With train.py I've got some memory allocation errors, present even if I threw out reactions with products larger than 50 atoms and restricted the training set to first 2000 reactions. Since our RTX 2080 has about 11GB memory, it looks strange. I guess this indicate that I should use train_attention_model.py.

Could you confirm which script should I use for rel-GAT?

Unfortunately, due to the nature of the data, the "script" was actually a lot of manual filtering for missing values, incorrect/unreasonable values, mis-spellings, too many or too few reactants/products etc.

Yes, I know the issue. However, I think that a sample (even with 'fake' data) could be useful - after all, the point of my 'retro-engineering' was to deduce the format of the resulting *.csv.

slryou41 commented 3 years ago

Hi, thanks for your interest in our work! train_attention_model.py was originally designed only for the rel-gcn model, which was the best performing graph neural network model from the ones that we tried at that time (so the attention layer has the same operation scheme as the rel-gcn model).

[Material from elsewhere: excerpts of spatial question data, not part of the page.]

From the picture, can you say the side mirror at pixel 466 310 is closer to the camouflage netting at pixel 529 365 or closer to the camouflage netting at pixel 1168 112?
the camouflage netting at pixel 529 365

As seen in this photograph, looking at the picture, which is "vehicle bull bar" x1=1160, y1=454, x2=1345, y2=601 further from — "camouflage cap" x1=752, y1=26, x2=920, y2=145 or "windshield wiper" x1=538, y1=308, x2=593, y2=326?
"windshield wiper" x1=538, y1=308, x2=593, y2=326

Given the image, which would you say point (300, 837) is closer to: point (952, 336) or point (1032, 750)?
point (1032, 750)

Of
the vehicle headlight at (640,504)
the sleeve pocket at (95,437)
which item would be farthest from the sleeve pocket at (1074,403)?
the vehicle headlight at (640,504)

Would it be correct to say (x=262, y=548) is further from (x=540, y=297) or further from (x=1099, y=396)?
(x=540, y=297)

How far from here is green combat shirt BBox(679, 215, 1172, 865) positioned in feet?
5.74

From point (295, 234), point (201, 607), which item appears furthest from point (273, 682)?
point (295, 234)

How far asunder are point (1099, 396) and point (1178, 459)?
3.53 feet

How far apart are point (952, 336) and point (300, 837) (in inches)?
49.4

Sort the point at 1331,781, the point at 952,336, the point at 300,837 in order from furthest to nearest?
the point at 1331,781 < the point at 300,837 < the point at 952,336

The output format of rel-gat model is different from the rel-gcn model, so we have to dig into it if we want to apply it to rel-gat model. You should use train.py script to use rel-gat model.

With train.py I've got some memory allocation errors, present even if I threw out reactions with products larger than 50 atoms and restricted the training set to first 2000 reactions.

Yes, rel-gat model is computationally heavier than other models, so you have to change the batch size to fit your GPU memory allocation. You can specify it by calling --batchsize [N] in the training command ( python train.py -m relgat --batchsize 12 ... )

Yes, I know the issue. However, I think that a sample (even with 'fake' data) could be useful - after all, the point of my 'retro-engineering' was to deduce the format of the resulting *.csv.

Thanks for your suggestion! We will add the fake csv files in the near future.

Nanotekton commented 3 years ago

Thanks a lot, now it seems working. Closing.